* [Selection]:
That's my thought as well something in the tune down low is off as well. It runs fine down the hiway wot is fine. But idle and cranking sucks. 
Just wanted to be sure I'm not missing something. I was thinking maybe the fast intake and throttle body was wrong for this setup. But after some research I thinking it's not bad off. ( thoughts)???


----------



## Poncho Dan (Jun 30, 2009)

Yeah I would take it back to the tuner and have them fix it... maybe see if they can give you a street tune (ridealong) to get some good driveability results.


----------



## svede1212 (Nov 1, 2005)

Most tuners spend little to no time at all on idling and cold starts in particular. Sounds like the BAF. The BAF or sometimes called RAF (Base Running Air Flow) probably needs tuning as well as some other parameters. Usually to do it right you need to leave the car for a day or two so that the tuning can be done while the engine is cold. That's one of the reasons it's nice to have a tuning suite to do it yourself. You can spend the time that a tuner doesn't have.


----------



## motoristx (Apr 27, 2010)

mine does the same thing, I'm taking notice of this discussion.


----------



## 06cyclonegto (Jun 7, 2010)

Well I have an appointment with the tuner place Thursday afternoon I'm hoping I can get there early in the morning (it's about 90 mi away) and let it cool down enough that he might be able to tune on it from there. I'll
Let u know how it turns out.


----------

* [Collected material]:

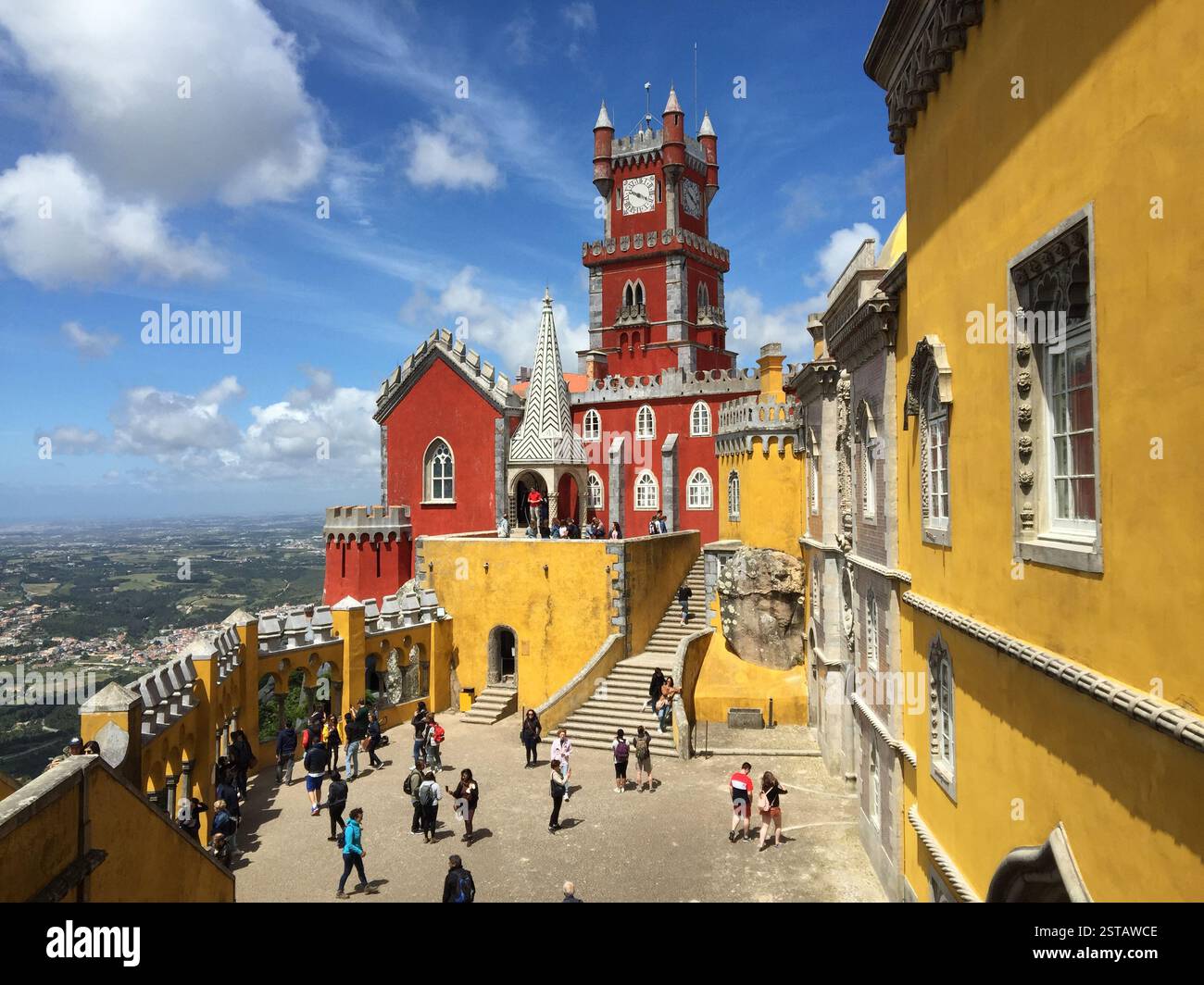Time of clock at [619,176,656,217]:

* [Short task A]:
In the tuning thread:
(i) What does svede1212 say most tuners spend little to no time on?
(ii) What kind of tune does Poncho Dan suggest asking the tuner for?
(iii) How far away is the tuner place, according to 06cyclonegto?
* [Short task B]:
Can you set down everything in the tuning thread from "That's my thought" down to "off. ( thoughts)???", word for word?
The data isn't needed for anything here.

* [Correct response A]:
(i) Idling and, in particular, cold starts.
(ii) A street tune (ridealong).
(iii) About 90 miles.

* [Correct response B]:
That's my thought as well something in the tune down low is off as well. It runs fine down the hiway wot is fine. But idle and cranking sucks. 
Just wanted to be sure I'm not missing something. I was thinking maybe the fast intake and throttle body was wrong for this setup. But after some research I thinking it's not bad off. ( thoughts)???